Report informs citing the Vesti.Ekonomika, the US Treasury expects that it will be able to finance the government only until the end of September. Because of serious political disagreements in the congress, investors admit the risk of US default on the backdrop of the inability of legislators to agree on any issues. Now 5-year old CDS on American bonds in comparison with a similar tool for securities of Germany are at the highest levels since the bankruptcy of Lehman Brothers in 2008.
Notably, on September 30, 2013, the US Federal Government partially ceased its work, as Republicans and Democrats could not agree on the budget parameters for the fiscal year, which began on October 1, 2013. Over 1 mln civil servants could not work for 16 days. Not only ministries and departments, but also museums and national parks stopped working. The Americans themselves faced with delays in obtaining various certificates and documents. The partial cessation of the government's activity reduced the quarterly growth of the US economy by 0.25 pp and costed 120,000 job losses in October.
But while debt and credit risks are desperately signaling concern, the VIX curve gives a completely opposite picture, referring to the relative fall in volatility. But the same curve indicates problems in early 2018.

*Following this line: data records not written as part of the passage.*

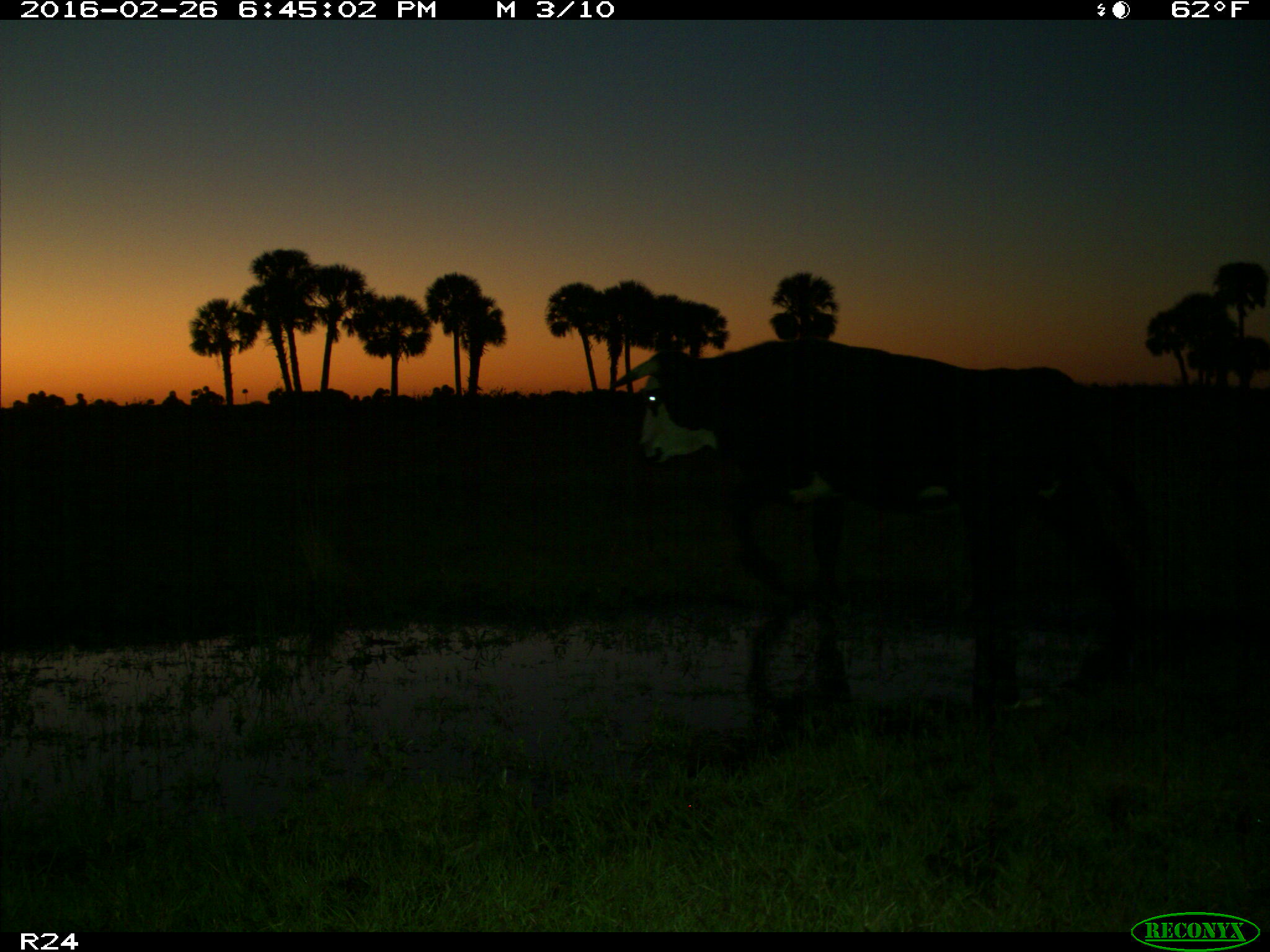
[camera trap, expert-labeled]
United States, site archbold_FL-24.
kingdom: Animalia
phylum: Chordata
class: Mammalia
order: Artiodactyla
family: Bovidae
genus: Bos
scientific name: Bos taurus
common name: domestic cow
Bos taurus (domestic cow).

Notably, US debt ceiling is set at around 19.808 trln dollars. Until the limit is not exceeded, the US Treasury is helped by the reserves accumulated on the accounts in the Federal Reserve, although since March their volume has more than halved, from $ 405 bln to $ 197 bln. Since 1960, the US exceeded the national debt ceiling 79 times. The ratio of public debt to GDP in 2016 reached 77% - the largest amount since the Second World War. This debt ratio is projected to reach a new record high of 107% by 2035 and 150% by the end of the projected 30-year period in 2047.